The key idea was to limit human interventions and to make the process as automatic as possible.
Phase 1. Create/update documentation, update and expand tests, and create a detailed migration plan.
Phase 2. Coding
The Coding agent is spawned. It writes and tests the code according to the migration plan, old codebase, project documentation and legacy code tests. With a well-designed migration plan, the work can be parallelised between multiple agents.
Phase 3. Iterative refinements
The end-to-end tester agent investigates differences between legacy and post-migration apps. In the iterative feedback loop it cooperates with the coding agent to fix all issues and achieve system parity.
E2E tester agent importance
The most challenging and important part of the system is the E2E tester agent. It requires the capability to capture the system logic, flow, and dynamics. It needs to navigate and interact with the unknown environment, capturing its functionalities, UI, UX and being able to connect action-outcomes of long-time-dependent events.
A well-designed E2E tester agent allows for creating good project documentation, and is invaluable for comparing the groundtruth app with the developed app, while iterating in the fix-iteration loop. It can precisely spot all differences, convert them to issues, and pass them for fixing to the coding agent.
How much does it cost?
I used claude-sonnet-4-5. One refinement iteration (comparing C++ vs Rust implementation + fixing issues/diff using coding agent) costs about $5. It takes about 20 iterations to achieve parity. Including planning phase 1 and coding phase 2, overall costs are about $150 for the 20k lines project.
Challenges
Achieving parity is usually not desirable while migrating the system. We might want to introduce new, modern schemas, use newer protocols, change parts of the system that were buggy. Also, the legacy code might contain buggy features that the rest of the system relies on. Fixing them might cause other problems.

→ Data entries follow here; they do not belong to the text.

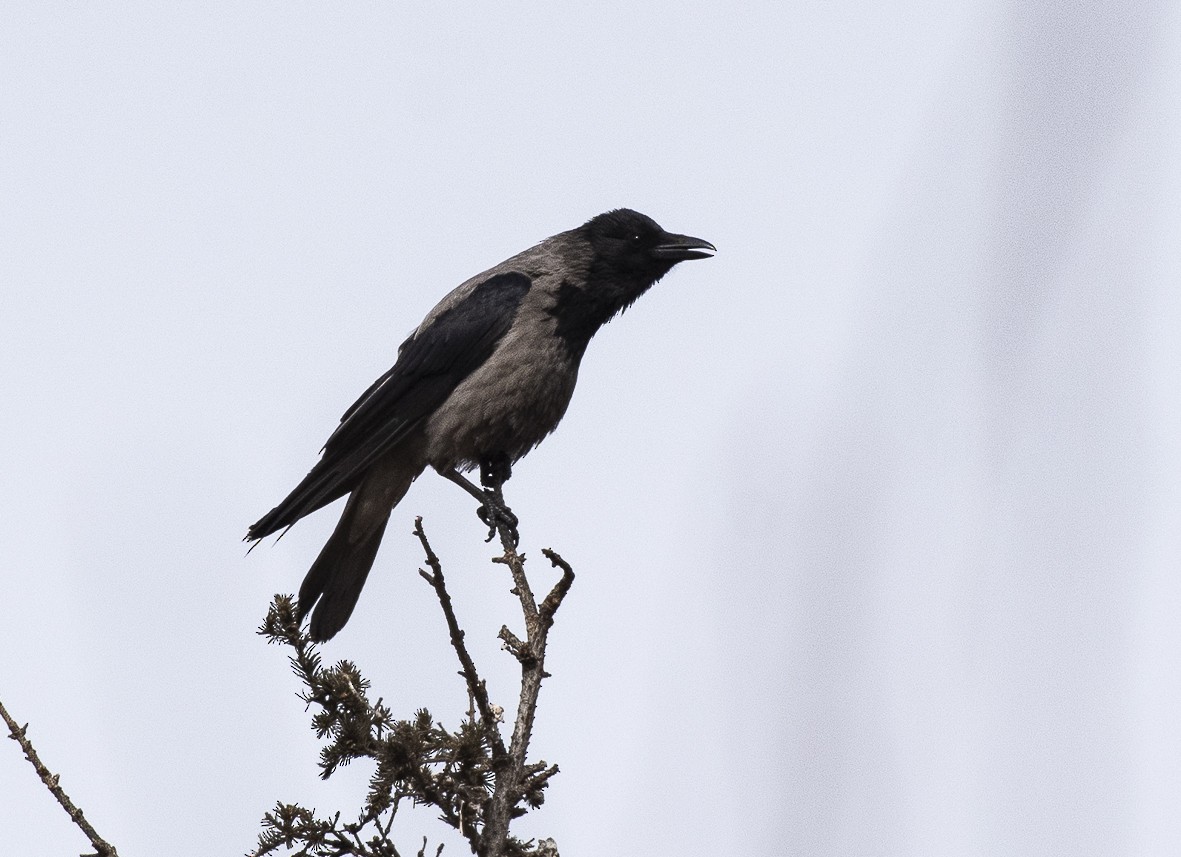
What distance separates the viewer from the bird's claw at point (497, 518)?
575cm

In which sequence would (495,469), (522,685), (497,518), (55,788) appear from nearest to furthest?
(55,788) < (522,685) < (497,518) < (495,469)

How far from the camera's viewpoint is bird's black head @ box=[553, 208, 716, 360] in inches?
261

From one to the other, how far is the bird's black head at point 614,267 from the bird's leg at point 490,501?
2.68ft

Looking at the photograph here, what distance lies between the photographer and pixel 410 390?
631cm

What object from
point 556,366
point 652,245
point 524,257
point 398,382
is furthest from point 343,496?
point 652,245

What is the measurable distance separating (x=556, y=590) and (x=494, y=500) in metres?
1.99

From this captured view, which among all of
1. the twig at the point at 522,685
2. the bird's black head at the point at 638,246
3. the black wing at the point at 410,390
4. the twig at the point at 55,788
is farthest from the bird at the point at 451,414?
the twig at the point at 55,788

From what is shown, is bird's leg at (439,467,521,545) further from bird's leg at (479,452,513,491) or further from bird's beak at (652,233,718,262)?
bird's beak at (652,233,718,262)

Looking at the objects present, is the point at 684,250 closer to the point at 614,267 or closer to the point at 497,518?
the point at 614,267

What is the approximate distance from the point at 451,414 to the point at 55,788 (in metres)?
3.27

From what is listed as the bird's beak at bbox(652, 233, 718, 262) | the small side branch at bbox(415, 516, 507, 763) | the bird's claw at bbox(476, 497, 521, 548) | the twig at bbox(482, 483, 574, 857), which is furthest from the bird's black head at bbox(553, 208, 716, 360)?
the small side branch at bbox(415, 516, 507, 763)

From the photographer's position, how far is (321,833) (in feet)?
11.5

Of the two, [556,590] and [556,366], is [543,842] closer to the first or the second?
[556,590]

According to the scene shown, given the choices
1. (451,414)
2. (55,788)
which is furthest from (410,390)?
(55,788)
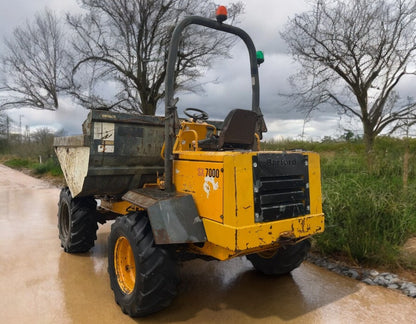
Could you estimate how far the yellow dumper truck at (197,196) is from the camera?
2.99 metres

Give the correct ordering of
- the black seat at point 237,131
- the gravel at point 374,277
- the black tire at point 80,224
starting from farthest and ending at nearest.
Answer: the black tire at point 80,224 < the gravel at point 374,277 < the black seat at point 237,131

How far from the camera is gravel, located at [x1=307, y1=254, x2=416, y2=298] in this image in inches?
153

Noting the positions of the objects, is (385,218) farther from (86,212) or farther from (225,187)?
(86,212)

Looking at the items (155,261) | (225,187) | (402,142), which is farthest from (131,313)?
(402,142)

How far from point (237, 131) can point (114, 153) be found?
5.27 ft

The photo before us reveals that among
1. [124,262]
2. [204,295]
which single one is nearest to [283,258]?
[204,295]

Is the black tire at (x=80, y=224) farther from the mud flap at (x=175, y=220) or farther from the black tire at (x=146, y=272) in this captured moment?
the mud flap at (x=175, y=220)

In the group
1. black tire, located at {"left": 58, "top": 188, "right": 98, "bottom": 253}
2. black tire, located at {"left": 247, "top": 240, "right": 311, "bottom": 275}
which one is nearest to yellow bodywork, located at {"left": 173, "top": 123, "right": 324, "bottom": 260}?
black tire, located at {"left": 247, "top": 240, "right": 311, "bottom": 275}

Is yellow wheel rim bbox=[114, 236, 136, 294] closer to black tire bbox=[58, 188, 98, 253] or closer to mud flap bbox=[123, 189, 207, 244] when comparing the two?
mud flap bbox=[123, 189, 207, 244]

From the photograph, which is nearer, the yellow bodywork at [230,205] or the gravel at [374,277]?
the yellow bodywork at [230,205]

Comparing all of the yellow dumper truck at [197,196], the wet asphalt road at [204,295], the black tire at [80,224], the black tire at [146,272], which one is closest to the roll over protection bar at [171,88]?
the yellow dumper truck at [197,196]

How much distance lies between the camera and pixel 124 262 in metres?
3.69

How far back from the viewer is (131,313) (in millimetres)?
3281

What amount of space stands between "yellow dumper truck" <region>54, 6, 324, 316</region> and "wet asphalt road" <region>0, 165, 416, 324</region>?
311mm
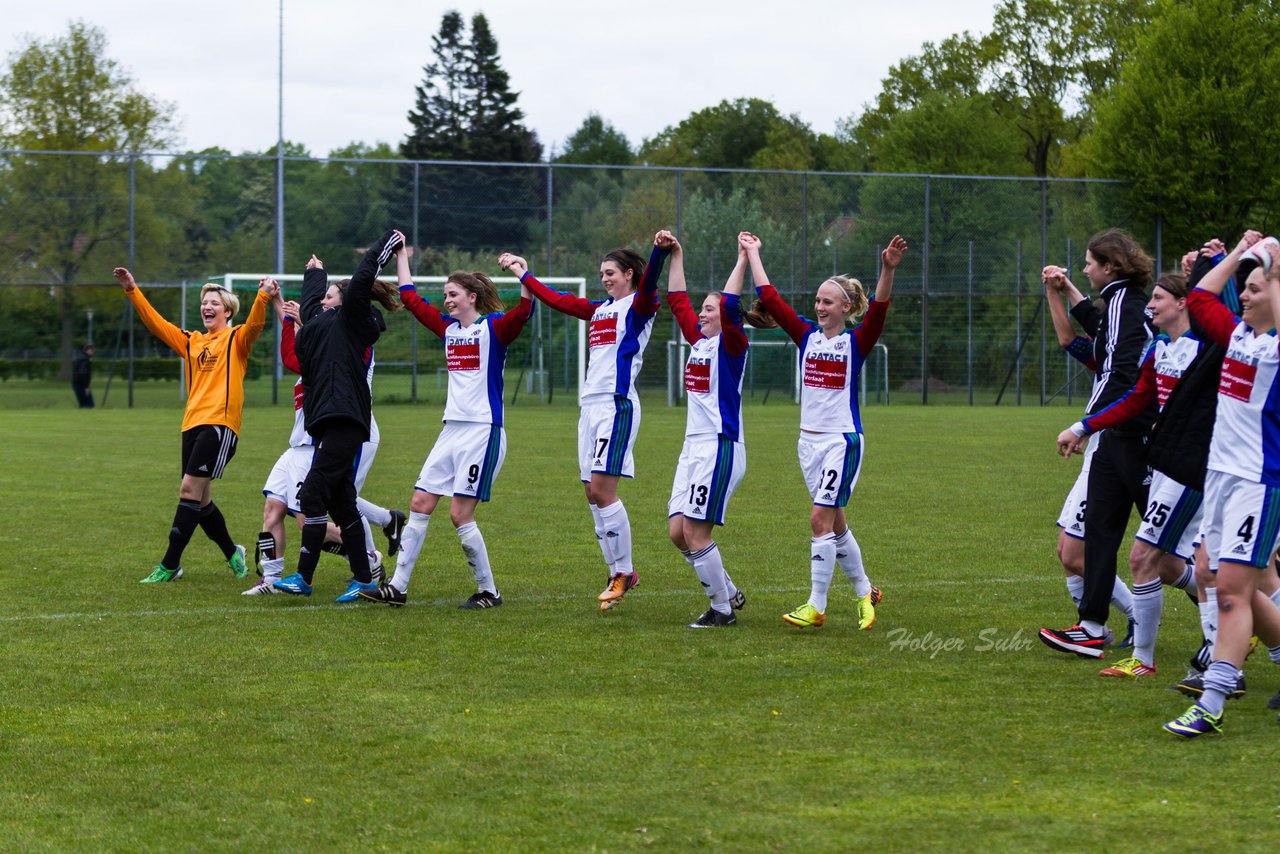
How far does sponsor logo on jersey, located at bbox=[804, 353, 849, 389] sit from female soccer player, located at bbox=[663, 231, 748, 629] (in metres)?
0.39

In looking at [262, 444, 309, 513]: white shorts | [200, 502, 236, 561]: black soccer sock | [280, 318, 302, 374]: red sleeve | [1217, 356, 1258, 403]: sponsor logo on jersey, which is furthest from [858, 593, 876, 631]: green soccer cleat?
[200, 502, 236, 561]: black soccer sock

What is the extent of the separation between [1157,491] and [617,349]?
10.8ft

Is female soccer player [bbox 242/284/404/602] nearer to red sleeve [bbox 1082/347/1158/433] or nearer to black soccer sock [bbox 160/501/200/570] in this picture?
black soccer sock [bbox 160/501/200/570]

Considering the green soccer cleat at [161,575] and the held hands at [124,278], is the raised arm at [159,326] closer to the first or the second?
the held hands at [124,278]

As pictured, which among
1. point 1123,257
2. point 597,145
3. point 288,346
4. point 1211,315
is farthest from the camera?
point 597,145

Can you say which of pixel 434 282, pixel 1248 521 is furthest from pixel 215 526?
pixel 434 282

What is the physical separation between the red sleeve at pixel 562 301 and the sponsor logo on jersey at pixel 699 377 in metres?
0.83

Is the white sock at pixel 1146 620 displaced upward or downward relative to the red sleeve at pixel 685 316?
downward

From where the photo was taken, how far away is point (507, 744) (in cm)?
551

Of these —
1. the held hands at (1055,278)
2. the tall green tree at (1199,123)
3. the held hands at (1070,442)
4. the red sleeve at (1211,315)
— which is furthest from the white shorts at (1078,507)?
the tall green tree at (1199,123)

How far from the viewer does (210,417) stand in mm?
9602

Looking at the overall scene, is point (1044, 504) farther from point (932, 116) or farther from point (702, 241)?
point (932, 116)

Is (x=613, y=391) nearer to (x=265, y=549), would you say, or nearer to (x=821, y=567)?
(x=821, y=567)
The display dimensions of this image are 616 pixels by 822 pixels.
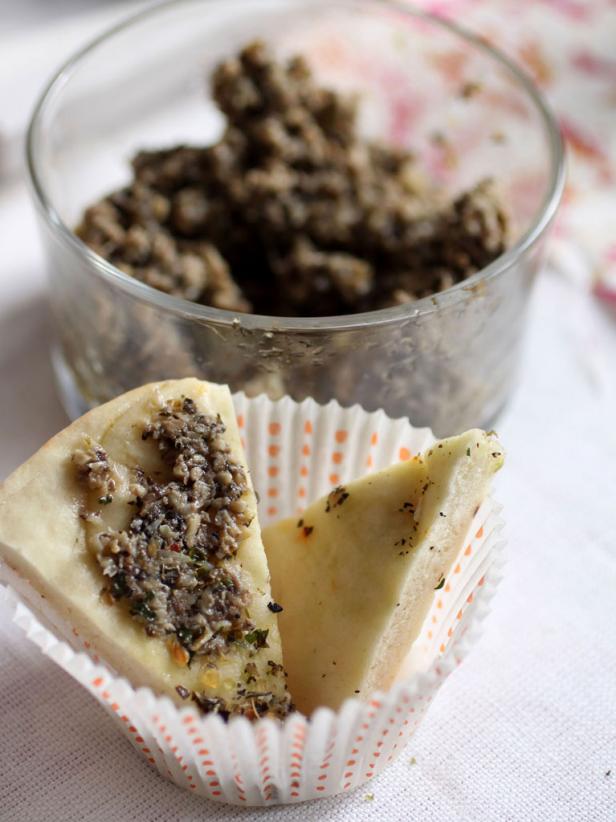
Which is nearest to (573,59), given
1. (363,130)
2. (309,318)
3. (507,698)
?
(363,130)

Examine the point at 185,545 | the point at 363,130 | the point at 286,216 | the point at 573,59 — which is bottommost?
the point at 573,59

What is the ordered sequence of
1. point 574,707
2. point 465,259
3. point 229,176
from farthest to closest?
point 229,176 → point 465,259 → point 574,707

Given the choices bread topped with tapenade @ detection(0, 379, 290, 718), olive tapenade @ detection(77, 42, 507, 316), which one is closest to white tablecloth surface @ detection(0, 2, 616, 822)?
bread topped with tapenade @ detection(0, 379, 290, 718)

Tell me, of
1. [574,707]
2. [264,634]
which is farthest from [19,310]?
[574,707]

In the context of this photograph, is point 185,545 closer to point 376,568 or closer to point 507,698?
point 376,568

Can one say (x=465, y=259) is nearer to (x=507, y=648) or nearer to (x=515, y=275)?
(x=515, y=275)

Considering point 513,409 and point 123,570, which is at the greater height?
point 123,570

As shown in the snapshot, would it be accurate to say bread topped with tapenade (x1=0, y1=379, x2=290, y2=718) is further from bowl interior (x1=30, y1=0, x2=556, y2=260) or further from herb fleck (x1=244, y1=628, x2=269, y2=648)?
bowl interior (x1=30, y1=0, x2=556, y2=260)
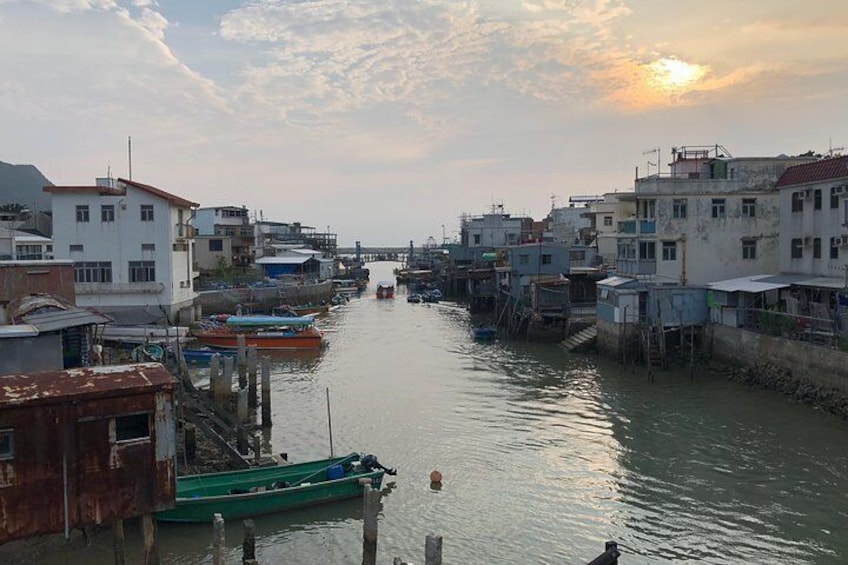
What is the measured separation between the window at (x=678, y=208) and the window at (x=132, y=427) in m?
34.2

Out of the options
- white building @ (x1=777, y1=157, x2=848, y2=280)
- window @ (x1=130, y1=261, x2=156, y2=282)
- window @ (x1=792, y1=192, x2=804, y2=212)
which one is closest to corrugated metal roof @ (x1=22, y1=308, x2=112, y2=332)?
window @ (x1=130, y1=261, x2=156, y2=282)

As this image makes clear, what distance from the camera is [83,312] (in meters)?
20.3

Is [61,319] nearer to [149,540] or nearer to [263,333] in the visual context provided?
[149,540]

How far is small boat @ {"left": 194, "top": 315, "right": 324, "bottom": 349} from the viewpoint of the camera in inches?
1766

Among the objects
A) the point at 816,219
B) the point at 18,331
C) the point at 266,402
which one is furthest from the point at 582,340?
the point at 18,331

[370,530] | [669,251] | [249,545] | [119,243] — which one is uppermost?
[119,243]

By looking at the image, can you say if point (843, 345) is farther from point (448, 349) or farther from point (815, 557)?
point (448, 349)

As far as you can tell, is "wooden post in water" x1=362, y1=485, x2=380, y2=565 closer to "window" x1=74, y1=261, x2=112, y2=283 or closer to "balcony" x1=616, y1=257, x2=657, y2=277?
"balcony" x1=616, y1=257, x2=657, y2=277

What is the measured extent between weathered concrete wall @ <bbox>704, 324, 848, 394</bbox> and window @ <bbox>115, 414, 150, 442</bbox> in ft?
A: 80.6

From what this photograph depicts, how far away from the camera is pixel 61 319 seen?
1900cm

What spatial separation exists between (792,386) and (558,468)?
1311cm

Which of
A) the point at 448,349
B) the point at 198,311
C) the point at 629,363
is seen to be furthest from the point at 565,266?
the point at 198,311

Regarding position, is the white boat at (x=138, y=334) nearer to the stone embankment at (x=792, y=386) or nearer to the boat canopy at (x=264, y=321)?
the boat canopy at (x=264, y=321)

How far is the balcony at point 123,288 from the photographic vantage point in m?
44.5
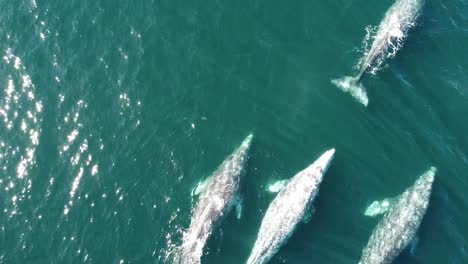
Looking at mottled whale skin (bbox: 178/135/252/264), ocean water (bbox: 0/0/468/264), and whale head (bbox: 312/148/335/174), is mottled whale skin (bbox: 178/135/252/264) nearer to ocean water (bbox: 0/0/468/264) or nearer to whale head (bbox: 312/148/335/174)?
ocean water (bbox: 0/0/468/264)

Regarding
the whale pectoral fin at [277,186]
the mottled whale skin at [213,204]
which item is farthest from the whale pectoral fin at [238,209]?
the whale pectoral fin at [277,186]

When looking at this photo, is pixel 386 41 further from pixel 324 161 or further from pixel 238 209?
pixel 238 209

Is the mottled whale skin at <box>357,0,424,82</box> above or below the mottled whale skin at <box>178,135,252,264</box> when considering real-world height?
above

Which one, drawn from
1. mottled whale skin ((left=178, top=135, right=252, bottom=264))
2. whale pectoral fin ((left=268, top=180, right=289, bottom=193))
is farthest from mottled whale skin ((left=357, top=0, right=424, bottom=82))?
mottled whale skin ((left=178, top=135, right=252, bottom=264))

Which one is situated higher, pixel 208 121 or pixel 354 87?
pixel 354 87

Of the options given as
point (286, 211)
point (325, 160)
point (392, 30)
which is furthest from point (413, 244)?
point (392, 30)

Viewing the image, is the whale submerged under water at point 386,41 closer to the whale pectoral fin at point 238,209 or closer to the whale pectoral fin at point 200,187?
the whale pectoral fin at point 238,209
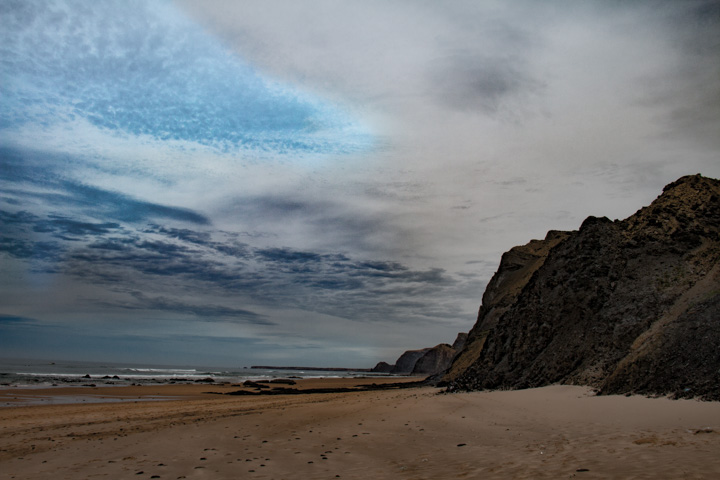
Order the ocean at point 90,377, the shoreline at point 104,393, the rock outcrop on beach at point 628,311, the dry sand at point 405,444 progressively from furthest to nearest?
1. the ocean at point 90,377
2. the shoreline at point 104,393
3. the rock outcrop on beach at point 628,311
4. the dry sand at point 405,444

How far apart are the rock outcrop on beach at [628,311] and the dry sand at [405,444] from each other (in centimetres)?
194

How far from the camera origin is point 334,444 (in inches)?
451

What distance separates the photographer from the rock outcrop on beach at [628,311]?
52.5ft

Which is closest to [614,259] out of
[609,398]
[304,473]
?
[609,398]

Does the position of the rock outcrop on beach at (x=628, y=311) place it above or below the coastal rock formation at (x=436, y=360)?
above

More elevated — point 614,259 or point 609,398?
point 614,259

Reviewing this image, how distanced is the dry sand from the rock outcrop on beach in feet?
6.35

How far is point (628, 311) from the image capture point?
21828 millimetres

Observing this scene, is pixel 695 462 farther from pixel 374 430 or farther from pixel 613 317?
pixel 613 317

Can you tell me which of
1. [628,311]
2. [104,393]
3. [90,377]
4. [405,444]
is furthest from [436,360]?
[405,444]

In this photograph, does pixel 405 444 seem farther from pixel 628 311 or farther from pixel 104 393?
pixel 104 393

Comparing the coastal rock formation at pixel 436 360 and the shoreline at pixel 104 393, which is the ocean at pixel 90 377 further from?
the coastal rock formation at pixel 436 360

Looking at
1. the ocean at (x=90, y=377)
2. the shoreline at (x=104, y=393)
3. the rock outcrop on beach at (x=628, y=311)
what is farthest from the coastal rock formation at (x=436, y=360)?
the rock outcrop on beach at (x=628, y=311)

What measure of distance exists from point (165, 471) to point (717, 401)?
14.7 metres
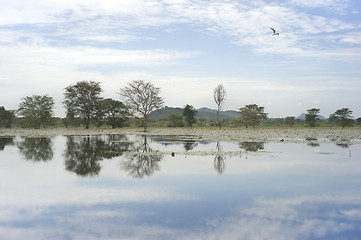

Even though the multi-agent system is capable of migrating the system, keeping its functionality, logic, UI, UX, it may miss the performance, security, quality and memory requirements. Coding agents often create code functional but messy, hard to maintain, or inefficient. While the functional requirements can be met, agents might miss the non-functional requirements.
Another challenge might be the limited context window of agents when approaching very large systems. To succeed, the migration plan needs to be well divided, with clear separable subtasks, so the coding agent can work on smaller tasks, with just a high level knowledge about the rest of the system. Creating a documentation and migration plan that does not fit into the LLM context is a massive engineering challenge on its own.
Legacy systems usually contain multiple interdependent modules. Approaching the migration, one should take into account communication between those modules and the organization's overall system architecture and business goals. Migrating a single module, without border strategic context, might miss the point of migration.
Finally, testing the game, UI based application or a library is doable with the LLM agent, however testing an embedded system or green-screen terminals is not straightforward.
Conclusions
Migrating legacy code is a complex and costly process, often deterring even the biggest companies from updating their systems to modern languages and libraries. However, by leveraging AI-driven agentic workflows, a big part of the process can be already automated. While the single coding agents are still not powerful enough to lead the whole migration process, building a carefully designed multi-agentic system can already significantly speed up the codebase migration. The key to the success is the E2E testing agent, which traverses the system environment, captures its logic, functionality, UI and UX, and provides valid feedback to the coding agent, so it can perform fixes.